Food Science and Nutrition


Contact Dr. Jodi Williams, NPL for SBIR Food Science and Nutrition at or (202) 720-6145 regarding questions about the topic area or to arrange a telephone consultation.


The Food Science and Nutrition topic area aims to fund projects that support research focusing on developing new and improved processes, technologies, or services that address emerging food safety, food processing and nutrition issues. The program will fund projects to: 1) increase the understanding of the physical, chemical, and biological characteristics of food; 2) improve methods for the processing and packaging of food products to improve the quality and nutritional value of foods; and 3) develop programs or products that increase the consumption of healthy foods and reduce childhood obesity. The outcome of a successful project is a proof of concept for a marketable item or patented process.

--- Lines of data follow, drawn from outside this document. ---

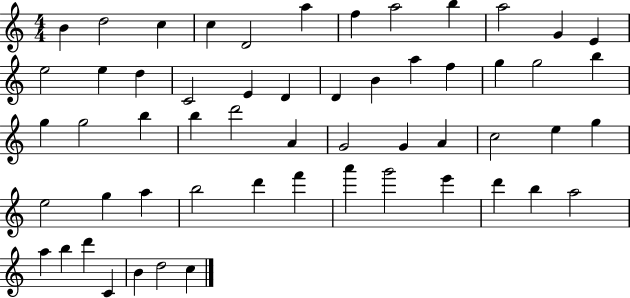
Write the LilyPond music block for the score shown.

{
  \clef treble
  \numericTimeSignature
  \time 4/4
  \key c \major
  b'4 d''2 c''4 | c''4 d'2 a''4 | f''4 a''2 b''4 | a''2 g'4 e'4 | \break e''2 e''4 d''4 | c'2 e'4 d'4 | d'4 b'4 a''4 f''4 | g''4 g''2 b''4 | \break g''4 g''2 b''4 | b''4 d'''2 a'4 | g'2 g'4 a'4 | c''2 e''4 g''4 | \break e''2 g''4 a''4 | b''2 d'''4 f'''4 | a'''4 g'''2 e'''4 | d'''4 b''4 a''2 | \break a''4 b''4 d'''4 c'4 | b'4 d''2 c''4 | \bar "|."
}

The long term goals (10 years) of the program are to commercialize the production of useful new food products, processes, materials, and systems that reduce food-borne illness, obesity and enhance the nutritional quality and value of foods. This topic area supports the NIFA Strategic Plan Goal 1 Science: Catalyze exemplary and relevant research, education and extension programs; SUB-GOAL 1.1: Advance our Nation’s ability to achieve global food security and fight hunger; SUB-GOAL 1.5: Combat childhood obesity by ensuring the availability of affordable, nutritious food and providing individuals and families science-based nutritional guidance; and SUB-GOAL 1.6: Reduce the incidence of food-borne illness and provide a safer food supply.

FY 2018 Research Priorities:

Examples of appropriate subtopics for research applications from small businesses include, but are not limited to, the following:

1. Food Safety

Developing technologies for the rapid detection of food borne hazards (microorganisms, chemicals, toxins) during pre- and post-harvest processing and distribution.

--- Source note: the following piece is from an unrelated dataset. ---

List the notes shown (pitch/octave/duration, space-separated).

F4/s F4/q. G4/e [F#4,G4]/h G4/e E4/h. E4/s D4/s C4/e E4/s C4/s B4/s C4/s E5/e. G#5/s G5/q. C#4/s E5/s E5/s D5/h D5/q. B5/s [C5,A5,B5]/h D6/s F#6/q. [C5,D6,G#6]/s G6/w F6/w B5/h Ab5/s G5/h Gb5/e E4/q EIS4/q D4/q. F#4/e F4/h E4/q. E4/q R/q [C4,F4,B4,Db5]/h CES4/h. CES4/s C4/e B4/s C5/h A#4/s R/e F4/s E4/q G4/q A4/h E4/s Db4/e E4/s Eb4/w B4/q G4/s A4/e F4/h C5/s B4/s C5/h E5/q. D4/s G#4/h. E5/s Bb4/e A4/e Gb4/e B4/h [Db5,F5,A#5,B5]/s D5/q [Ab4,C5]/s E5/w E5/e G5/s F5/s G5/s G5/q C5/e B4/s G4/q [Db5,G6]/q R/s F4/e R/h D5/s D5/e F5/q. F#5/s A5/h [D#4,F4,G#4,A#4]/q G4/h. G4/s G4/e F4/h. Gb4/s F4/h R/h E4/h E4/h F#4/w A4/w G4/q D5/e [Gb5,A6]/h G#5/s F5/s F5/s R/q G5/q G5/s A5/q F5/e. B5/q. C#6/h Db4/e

2. Food Quality-Engineering

Developing innovative food processing and packaging technologies and materials that reduce post- harvest losses in produce while maintaining safety and quality.

3. Food Quality-Science

Understanding the physical, biological, and chemical interactions and functionality of food in order to develop affordable food ingredients and/or food formulations that contribute to the development of high quality foods.

4. Nutrition-Education

Developing and implementing interactive programs for nutrition educators and teachers to increase nutrition awareness and improve health to address obesity among children.

5. Nutrition-Science

Improve functionality and efficacy of foods, nutrients and/or dietary bioactive components in promoting health.

6. Nutrition, Food Safety and Quality Data Tools

Development of software tools and technologies that collect and analyze nutrient data, food safety and food quality data.

Other Key Information

The applicants are strongly encouraged to contact the NPL regarding the suitability of research topics.

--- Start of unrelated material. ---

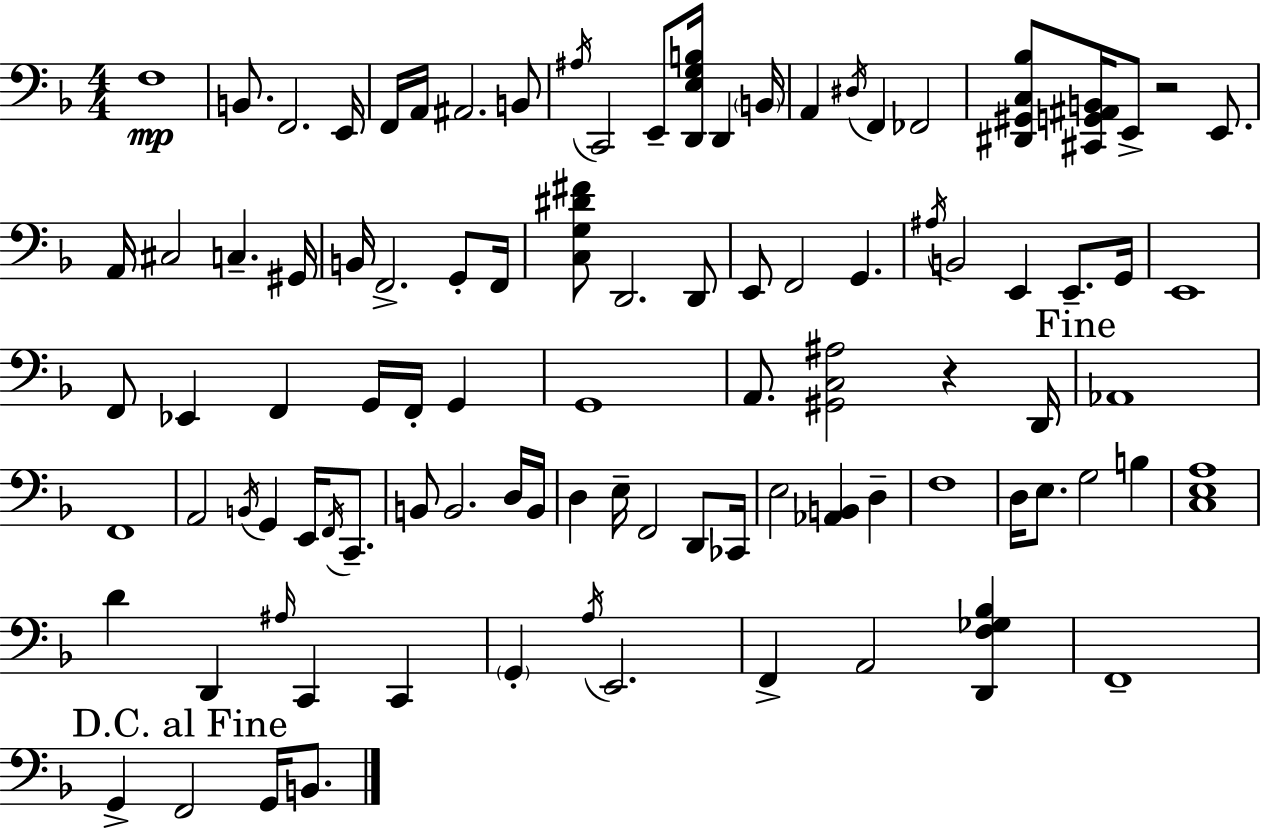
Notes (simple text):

F3/w B2/e. F2/h. E2/s F2/s A2/s A#2/h. B2/e A#3/s C2/h E2/e [D2,E3,G3,B3]/s D2/q B2/s A2/q D#3/s F2/q FES2/h [D#2,G#2,C3,Bb3]/e [C#2,G2,A#2,B2]/s E2/e R/h E2/e. A2/s C#3/h C3/q. G#2/s B2/s F2/h. G2/e F2/s [C3,G3,D#4,F#4]/e D2/h. D2/e E2/e F2/h G2/q. A#3/s B2/h E2/q E2/e. G2/s E2/w F2/e Eb2/q F2/q G2/s F2/s G2/q G2/w A2/e. [G#2,C3,A#3]/h R/q D2/s Ab2/w F2/w A2/h B2/s G2/q E2/s F2/s C2/e. B2/e B2/h. D3/s B2/s D3/q E3/s F2/h D2/e CES2/s E3/h [Ab2,B2]/q D3/q F3/w D3/s E3/e. G3/h B3/q [C3,E3,A3]/w D4/q D2/q A#3/s C2/q C2/q G2/q A3/s E2/h. F2/q A2/h [D2,F3,Gb3,Bb3]/q F2/w G2/q F2/h G2/s B2/e.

  • Improvements of current commercial methods should address high false positive and high false negative rates associated with PCR based methods for detection of food borne pathogens in produce and high false negative rates associated with immunoassays for detection of Salmonella.
  • If proposing a new rapid bacterial detection test, the test should be designed to detect at least 1 colony forming unit (cfu)/25grams of food using approaches that reduce or eliminate enrichment and should be designed to allow for sampling of large volumes of food.
  • Projects that promote value-added products and processes are encouraged.
  • Projects that address functional foods to promote health are encouraged.
  • Projects on novel screening methods for threat agents need strong letters of support from the appropriate Federal agency that will be the end user of the technology.
  • Projects that focus on technologies for improving cost benefit and model-based analyses, including distribution, warehousing, and retailing systems as they relate to the economy are acceptable.
  • Applicants who have received previous SBIR funding should address outcomes for those projects.
  • Projects should include appropriate collaborations with experts in the field of investigation (i.e, a Food Scientist or Nutritionist as a part of the development team for the project).